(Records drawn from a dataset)

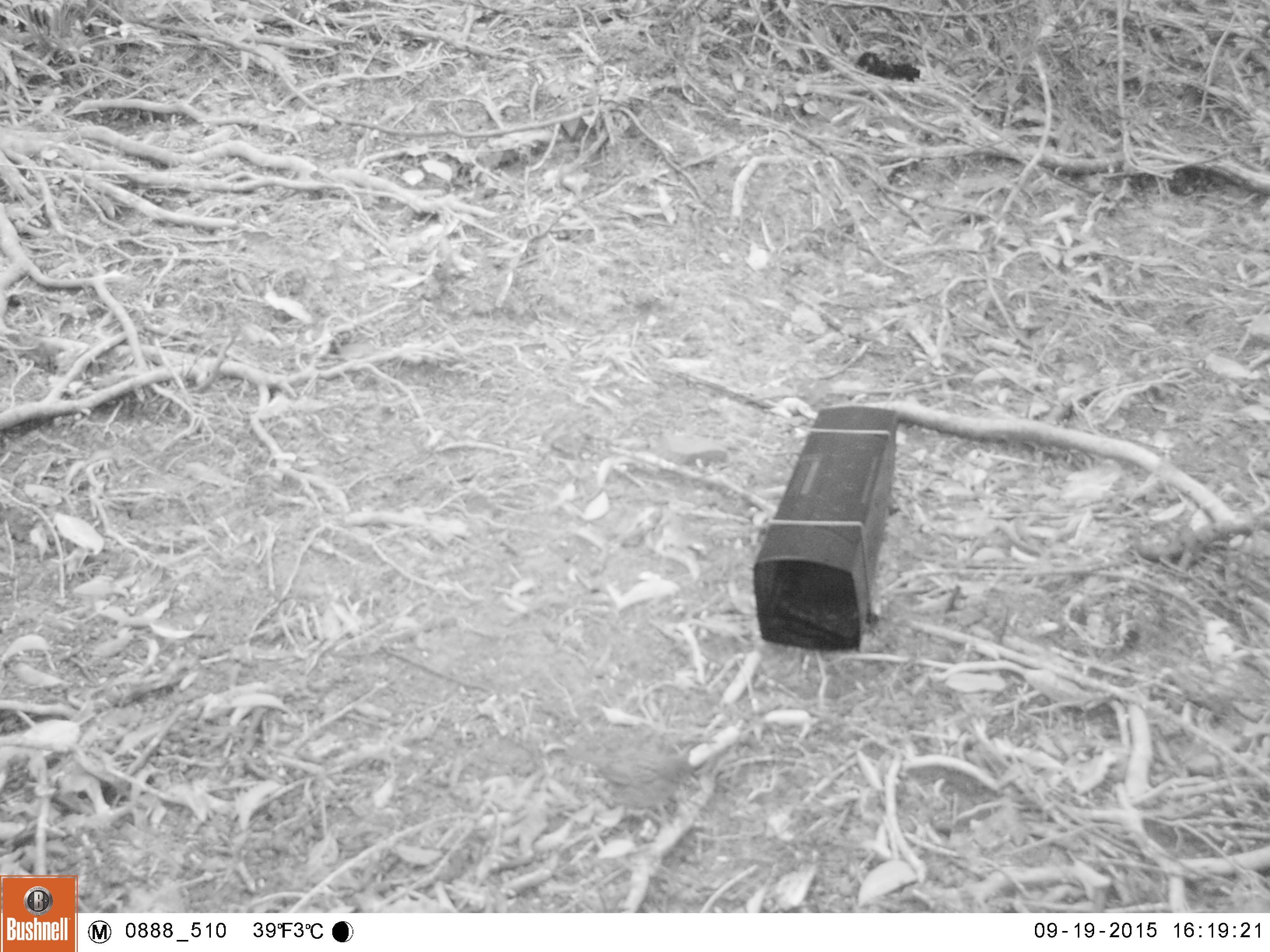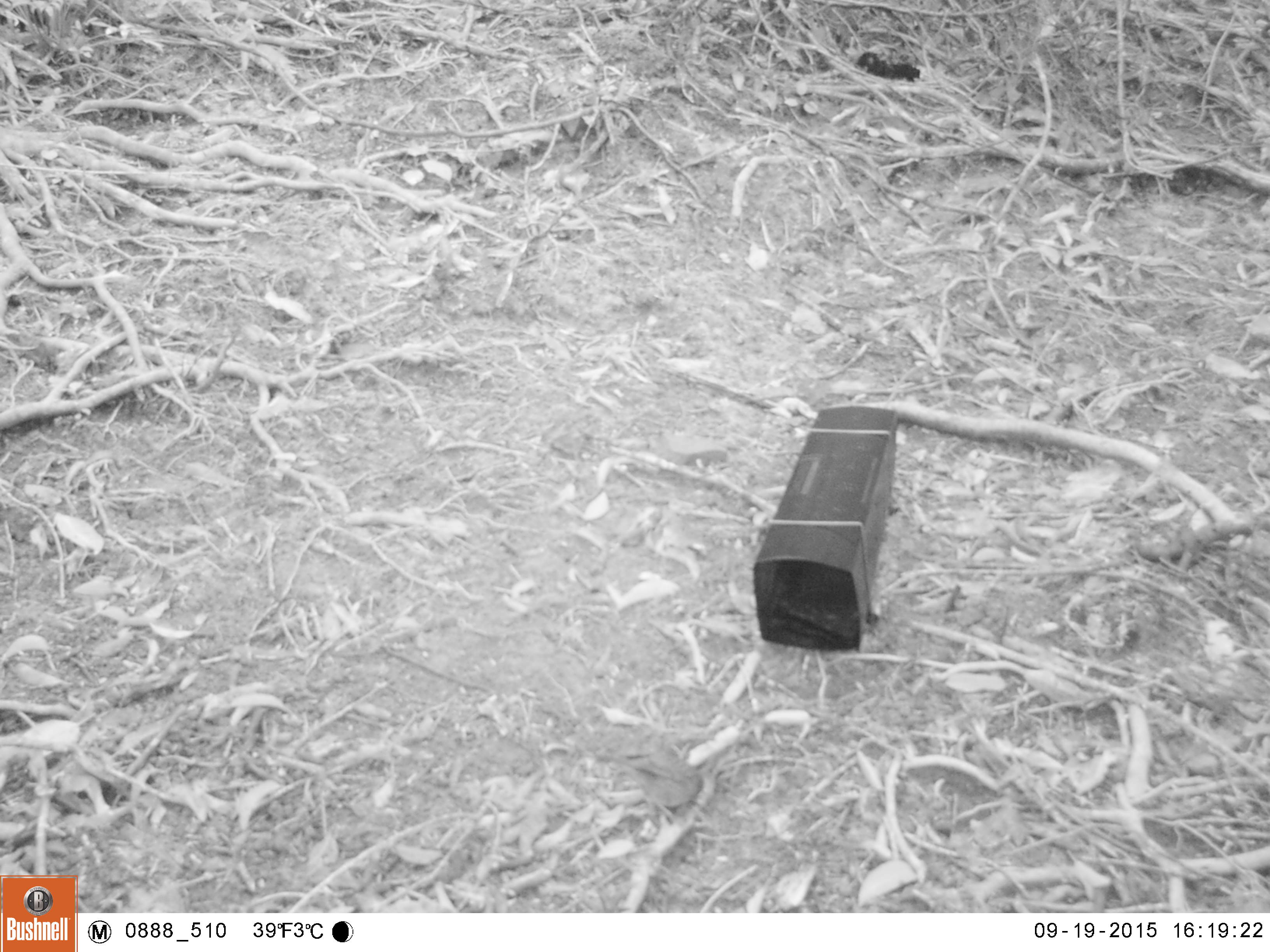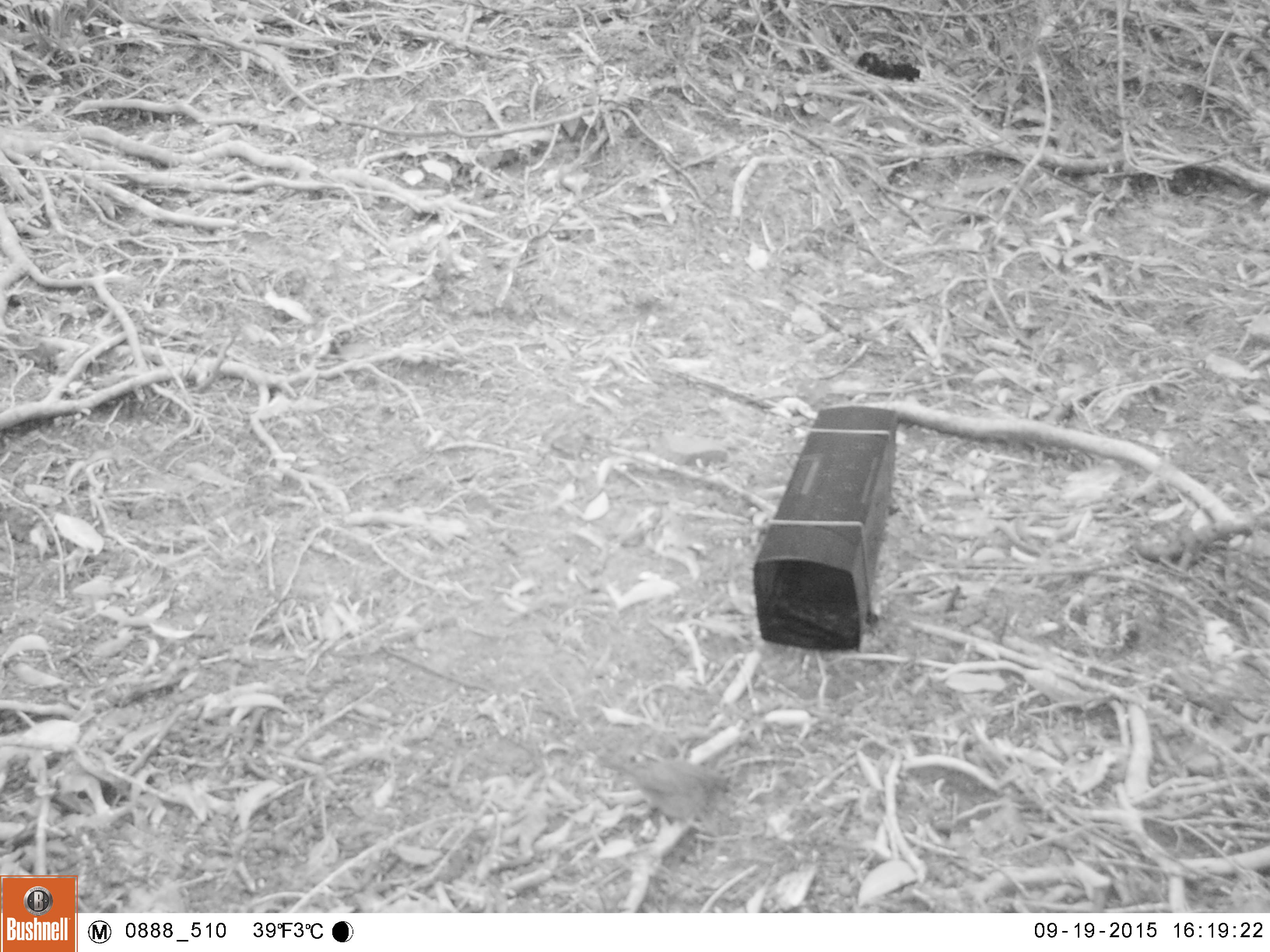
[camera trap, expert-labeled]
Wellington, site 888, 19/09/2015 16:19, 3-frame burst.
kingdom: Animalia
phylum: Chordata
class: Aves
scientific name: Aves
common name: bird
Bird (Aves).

# TASK ITEM
Verbatim copy with pictures excluded: write out the records above in full.

# WRITTEN REPLY
[camera trap, expert-labeled]
Wellington, site 888, 19/09/2015 16:19, 3-frame burst.
kingdom: Animalia
phylum: Chordata
class: Aves
scientific name: Aves
common name: bird
Bird (Aves).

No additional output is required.